The spirit of this blog, at its best, is, I hope, the spirit that spoke through Roger Williams in this passage. The true Christian voice has always been here in America, even as the massacres were being carried out while "praising God" and bearing his cross around the neck. What was so striking about the testimony of the soldiers in "Winter Soldier" was the palpable sense of spiritual cleansing that radiated from them as they confessed the crimes that they had committed and been conditioned into committing. Once we admit who and what we have become, then we are free to receive Christ's healing grace. That is why this voice is here - it is the constant cry of confession of our internal and external violence. Those who have tried to justify the Haditha massacre, which in reality represents a whole series of depredations on the Iraqi people, have stifled the healing that might have taken place. A great healing is on the way, but there must first be a wave of repentance, a renunciation of the hunger for the "great vanities" and a recognition that it is by our own hands that much of the earth remains engrossed in the vanities of our creation.

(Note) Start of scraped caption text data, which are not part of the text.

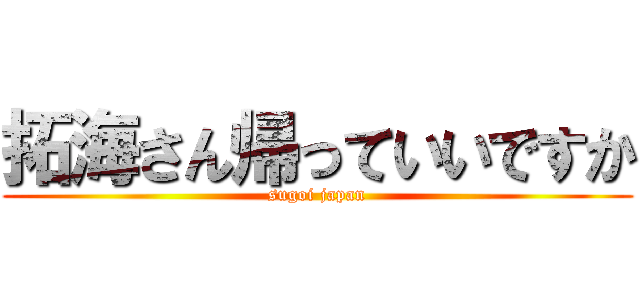 拓海さん帰っていいですか (sugoi japan)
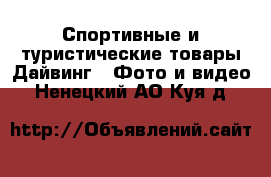 Спортивные и туристические товары Дайвинг - Фото и видео. Ненецкий АО,Куя д.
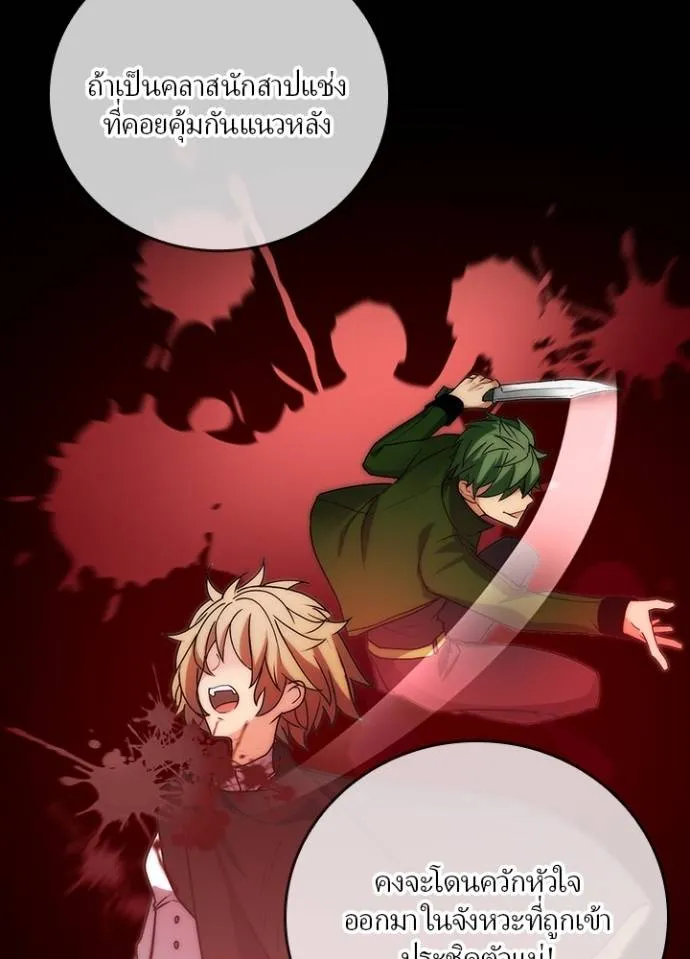 เป้าหมายครั้งที่ 2 ตอนที่ 13 รูปที่ 13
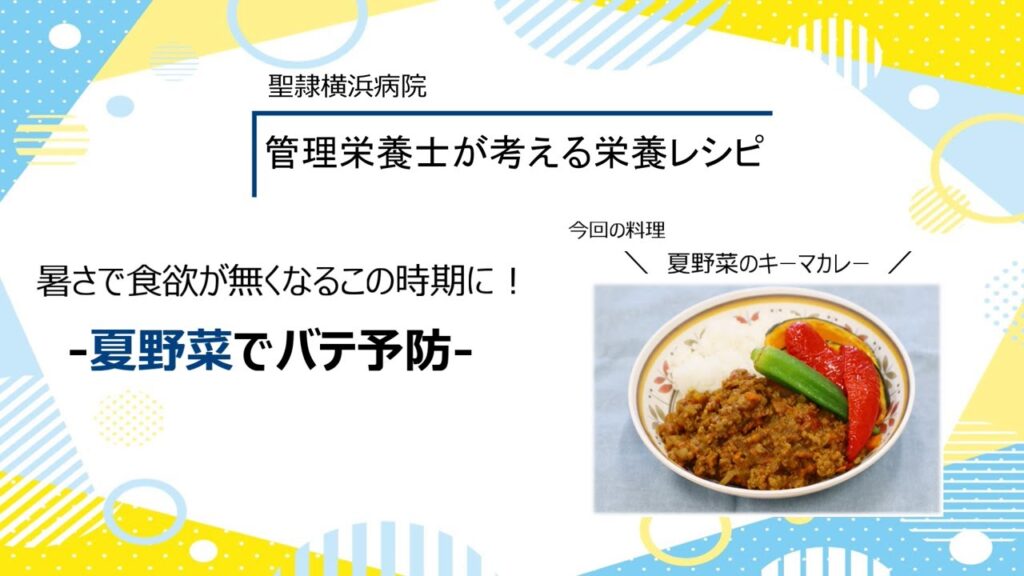 聖隷横浜病院　管理栄養士が考える栄養レシピ　夏野菜でバテ防止！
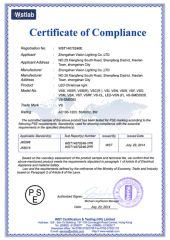 LED Christmas Japanese String Lights PSE Certification certificate of Zhongshan Vision Lighting Company – certificate photo, supplier certificates section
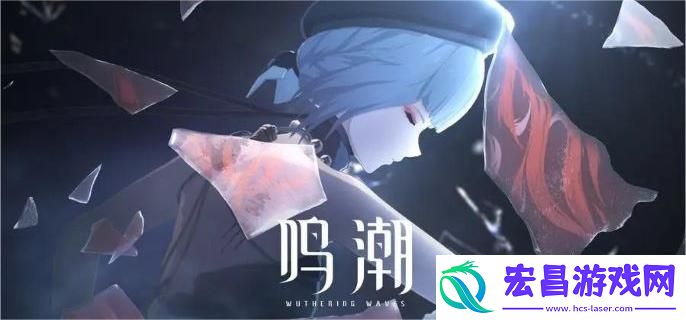 鸣潮寻宝罗盘怎么使用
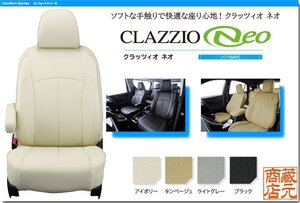 【CLAZZIO Neo】マツダ MAZDA MAZDA2（マツダ2）◆ ソフトで快適★オールレザー調シートカバー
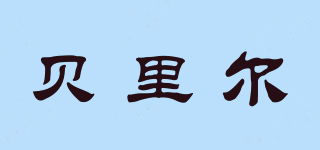 Beryl/貝里爾品牌logo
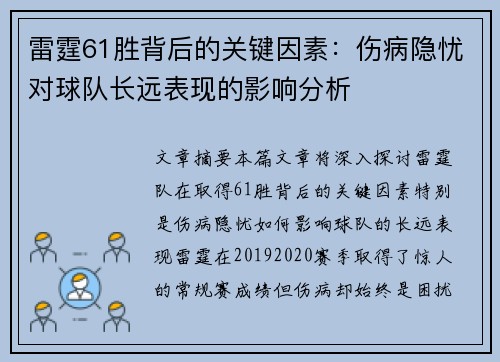 雷霆61胜背后的关键因素:伤病隐忧对球队长远表现的影响分析 雷霆61胜背后的关键因素:伤病隐忧对球队长远表现的影响分析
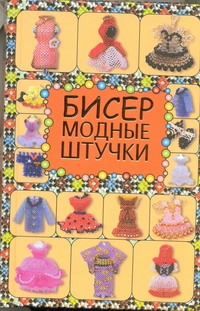 Бисер. Модные штучки Бисер. Модные штучки Татьянина Т.И.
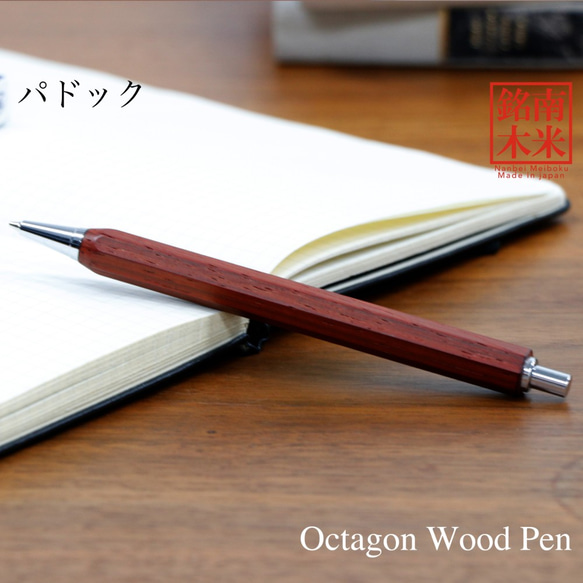 八角シャープPen 銘木 / パドック (ノック式 0.5mm) TOW210 送料無料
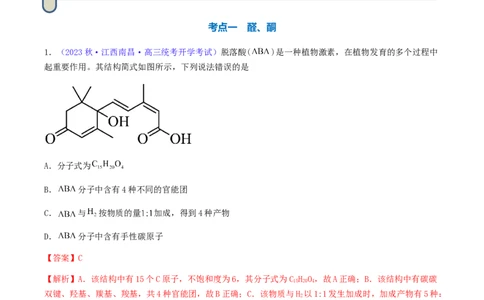 专题36醛、酮、羧酸及其衍生物-2024年高考化学一轮复习基础考点必刷好题（新教材新高考）（解析版）_05高考化学_2024年新高考资料_1.2024一轮复习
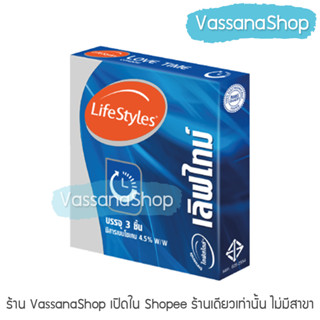 LifeStyles Love Time - 1 กล่อง ผลิต2565/หมดอายุ2568 - ยืดเวลา ถุงยางอนามัย ถุงยาง ไลฟ์สไตล์ เลิฟ ไทม์ ขาย Vassanashop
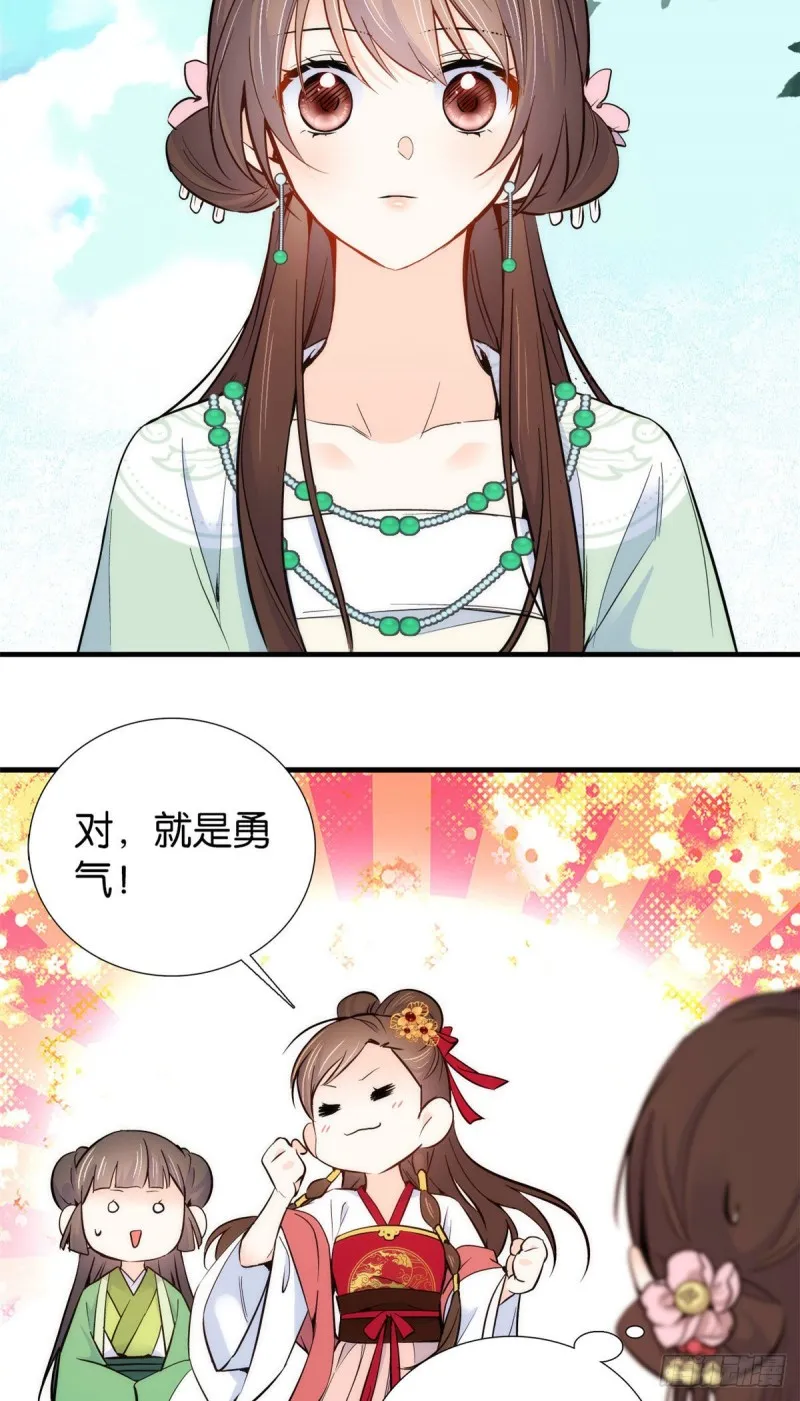 第91话黎姑娘，你可千万不要动 第7页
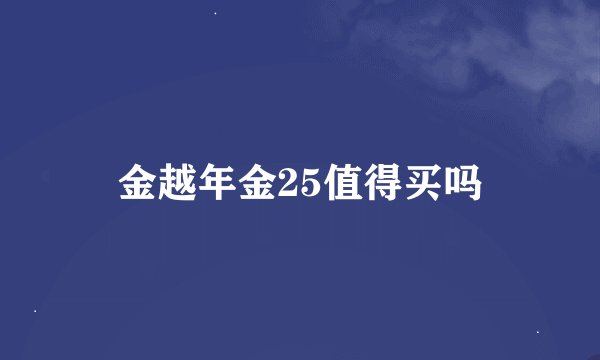 金越年金25值得买吗
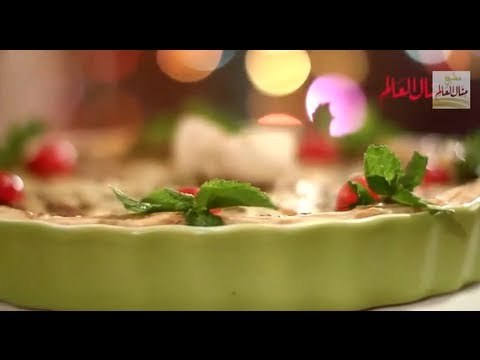 تارت الجبن والمشروم - مطبخ منال العالم رمضان 2013
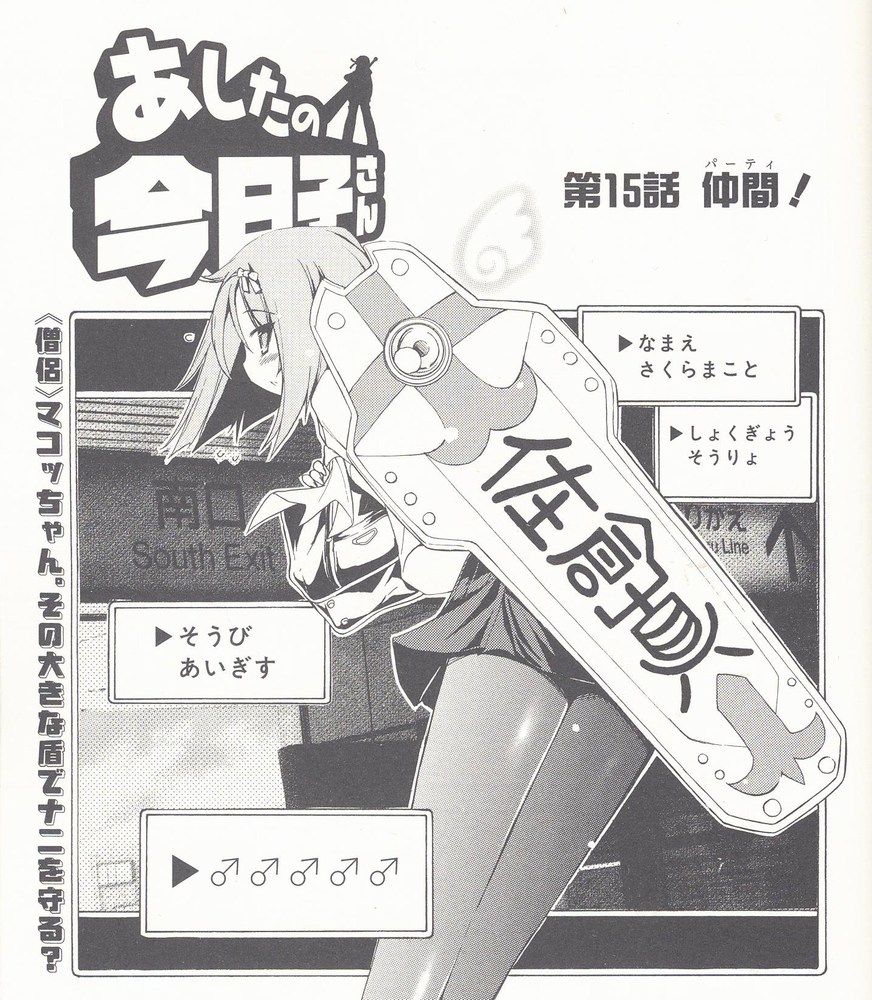 あしたの今日子さん 佐倉真 女装少年村塾 あしたの今日子さん 佐倉真 女装少年村塾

This spiritual cleansing can release the oppressor from his oppression, a part of God's compassion for the sinner that rarely gets mentioned by either the right-wing that strives to excuse murder or the left that concentrates exclusively on the victim. In the words of Jurgen Moltmann, "Guilt without the experience of atonement leads to the repression of guilt, to the compounding of injustice, and to the compulsion to repeat the injust act. Unless his guilt is forgiven the guilty person cannot live...Since no one can live with guilt over injustice and violence, because it is unendurable, and since it cannot be got rid of through repression, or by pushing it off on to someone or something else, the person concerned 'has forfeited the right to live', as people use to say. Even if the person is never punished, he never finds the strength to affirm a life that has personally been so negated."
So how is soldier who gave way in a moment of unendurable frustration and constant dehumanization and murdered women and children to be healed? Again Moltmann: "God suffers injustice and violence as an injury to his love because, and in so far as, he holds fast to his love for the unjust and the person who commits violence. So his love must overcome his anger by 'reconciling itself' to the pain it has caused. This is what happens when God 'carries' or 'bears' the sins of his people." The soldiers who committed this massacre can only receive Christ's healing power if we allow them to face their guilt. The cruelest possible act for Iraqis and Americans alike is to deny their (and our) responsibility - to pretend that it was only a mistake or an isolated psychological aberration. Such denial of responsibility ends the healing process and encases the perpetrators in their lifeless guilt.